Roommates adjust to forced triples

By The Beacon | October 27, 2010 9:00pm

Despite cramped quarters of ‘forced triples,’ some students enjoy living in them

Freshman Benjamin Cornish shares a room with two other people in a dorm room originally suited for two. At the beginning of the semester there were 20 "forced triples" and only six of these have been broken down into regular doubles. (Scott Chia -- The Beacon)

By Elizabeth Vogel, Staff Writer --

When freshmen Nick Nobriga saw the size of his dorm room for the first time, he was surprised.

"When they told me I'd be in a triple, at first I thought I was in a really big room," he said.

Nobriga is just one of many freshmen placed in a "forced triple." Due to the largest freshmen class in UP's history and the greater number of women, some halls were converted to female rooms, leaving less space for UP men.

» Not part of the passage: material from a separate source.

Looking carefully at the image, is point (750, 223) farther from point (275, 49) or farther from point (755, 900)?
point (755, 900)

According to senior Nick Etzel, an RA on the third floor of Schoenfeldt Hall, seven out of the nine 180 square foot rooms on his floor are "forced triples."

Nobriga shares one of these rooms with freshmen Clinton Malson and Kyle DeFrancia.

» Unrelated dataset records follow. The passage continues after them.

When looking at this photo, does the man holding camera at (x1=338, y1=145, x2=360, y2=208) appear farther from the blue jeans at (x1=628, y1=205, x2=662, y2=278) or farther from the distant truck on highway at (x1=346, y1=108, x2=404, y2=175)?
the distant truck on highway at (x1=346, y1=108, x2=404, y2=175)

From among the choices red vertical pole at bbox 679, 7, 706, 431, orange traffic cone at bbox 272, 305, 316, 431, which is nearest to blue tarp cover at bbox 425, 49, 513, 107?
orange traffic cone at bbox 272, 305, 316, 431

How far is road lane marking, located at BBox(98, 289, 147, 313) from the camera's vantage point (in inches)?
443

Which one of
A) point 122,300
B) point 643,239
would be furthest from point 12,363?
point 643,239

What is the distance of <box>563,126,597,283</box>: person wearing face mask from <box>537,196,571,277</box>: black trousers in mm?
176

Despite the cramped quarters, the roommates said they get along. However, they had to make sacrifices to fit comfortably.

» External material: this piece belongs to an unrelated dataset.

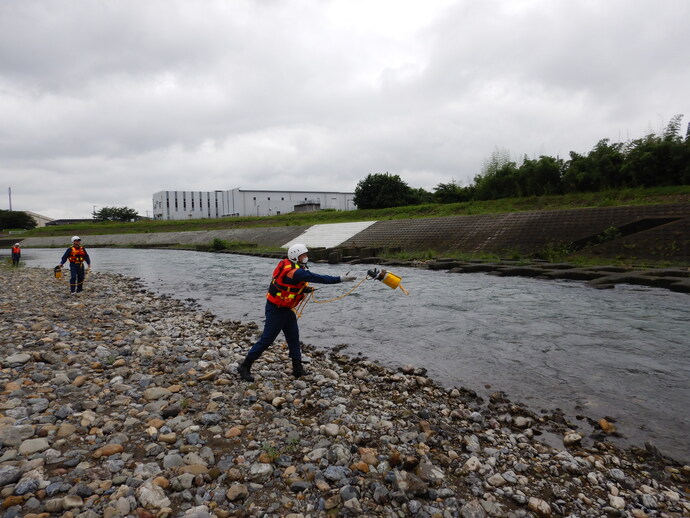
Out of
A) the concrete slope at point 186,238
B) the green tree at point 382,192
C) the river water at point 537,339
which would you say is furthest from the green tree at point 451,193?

"We had to get rid of our dresser to consolidate," DeFrancia said. They also had to move the TV.

"We used to have the TV (by the sink) but it wasn't working. Toothpaste would end up on it," Nobriga said.

In addition to furniture issues, the roommates have also had to make social sacrifices.

"It's hard to have people come over," DeFrancia said.

Michael Walsh, director of Residence Life, said that more parents than students have complained about the rooms. Residence Life is not planning on changing the way housing works next year.

"It's the same as always," said Walsh. "We guarantee housing for first time freshmen."

Both Nobriga and Defrancia said they plan to live on campus next year. Malson, however, will move off campus. "I'm planning on staying here over the summer anyway, so it makes more sense to live off campus," Malson said.

At the beginning of the year, Residence Life was hoping to move some affected students into regular rooms as students dropped out of UP. But due to University of Portland's high freshman retention rate, few rooms have become available for students.

"After the semester began we were able to break down six forced rooms," Walsh said.

There were about 20 "forced triples" at the beginning of the semester.

Some students on Etzel's floor in Schoenfeldt were given the opportunity to move.

"One person left to go to Kenna, so a room opened," he said.

Still, despite close quarters, not everyone is anxious to move out of "forced triples." Nobriga was given the opportunity to move into a regular room in Kenna, but he turned it down.

"My friends are here, and Nick (the RA)," he said. "I like this hall. It didn't make sense to move."